**Challenges**
1. Decide whether each statement, marked (a), (b), and (c), agrees with the passage on failed dreams below. Answer yes or no for each, and quote the deciding words from the passage.
(a) The family succeeded in planting a church.
(b) The children learned forgiveness as a way home.
(c) The children feel close to their grandmother.
2. Answer these questions on the passage about failed dreams that appears below, ahead of the data.
(a) What are the dreams compared to as they are held in one hand?
(b) What did the family recalibrate after failing to plant a church?
(c) Where does the grandmother live every day?
3. Proceed with the passage about failed dreams below, picking up after its final sentence.

**Passage shown**
>>

The dreams I had for our life were good ones. It is hard to hold them like empty shells in one hand and in the other hold the living proof of what actually came true. We wanted to plant a church. We failed. But instead we recalibrated our own hearts. We wanted to give our kids an ideal childhood. We failed. But they are emerging as people who learned forgiveness not as an exercise but as a way home. I wanted my children to feel close to their grandmother. They don't. But they are close to her in that she lives inside of me every day. Without her physical presence to distract me I listen more intently to the part of her that is still very, very much alive.

<<

**Supplied information**
>>

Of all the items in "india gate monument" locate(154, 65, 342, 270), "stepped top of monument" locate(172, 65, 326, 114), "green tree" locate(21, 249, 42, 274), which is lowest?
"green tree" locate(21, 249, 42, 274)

<<

**Answers to the exercise**
1.
(a) No: "We wanted to plant a church. We failed."
(b) Yes: "they are emerging as people who learned forgiveness not as an exercise but as a way home."
(c) No: "I wanted my children to feel close to their grandmother. They don't."

2.
(a) Empty shells
(b) Their own hearts
(c) Inside the writer

3.
Those who trust in the Divine are altogether different. Though concerned about the morrow, yet are they unconcerned, in that they are not anxious, let alone worried, when they give thought to the morrow. They remain even-tempered whether or not they realize their desires, and they do not grieve over their loss; they are content with their lot. If they become wealthy they do not become infatuated with wealth; if they are promoted to important positions they do not consider themselves worthier than others. If they become poor they are not made miserable either; if lowly in status they do not feel downcast. They know that for those who trust in the Divine all things are moving towards an everlasting state of happiness, and that no matter what happens at any time to them, it contributes to that state. (Heavenly Secrets 8478)
Lori Odhner is married to John. They share a ministry for marriage as well as one for music. You can learn more about that at www.caringformarriage.org where Lori publishes poignant stories called Marriage Moats.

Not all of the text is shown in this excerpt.